Data lines →
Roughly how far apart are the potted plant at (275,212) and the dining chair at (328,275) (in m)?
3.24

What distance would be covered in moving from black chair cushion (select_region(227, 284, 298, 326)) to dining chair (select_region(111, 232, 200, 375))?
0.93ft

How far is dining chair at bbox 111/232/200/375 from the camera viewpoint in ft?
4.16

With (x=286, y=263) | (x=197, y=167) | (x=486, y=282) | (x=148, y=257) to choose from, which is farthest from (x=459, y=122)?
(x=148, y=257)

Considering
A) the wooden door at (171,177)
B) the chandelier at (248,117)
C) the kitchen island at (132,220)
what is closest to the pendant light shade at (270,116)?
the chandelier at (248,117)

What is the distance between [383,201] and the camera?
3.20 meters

Given task →
Set out every line of the items above as a numbered list, dropping the blank lines.

The reply →
1. Roughly how far apart are the potted plant at (275,212) and the dining chair at (328,275) (in m)?
2. 3.24
3. What distance would be covered in moving from black chair cushion (select_region(227, 284, 298, 326)) to dining chair (select_region(111, 232, 200, 375))?
4. 0.93ft
5. How far is dining chair at bbox 111/232/200/375 from the camera viewpoint in ft?
6. 4.16
7. With (x=286, y=263) | (x=197, y=167) | (x=486, y=282) | (x=148, y=257) to choose from, which is farthest from (x=459, y=122)?
8. (x=148, y=257)
9. Considering
10. A) the wooden door at (171,177)
11. B) the chandelier at (248,117)
12. C) the kitchen island at (132,220)
13. what is closest to the pendant light shade at (270,116)?
14. the chandelier at (248,117)
15. What is the distance between [383,201] and the camera?
16. 3.20 meters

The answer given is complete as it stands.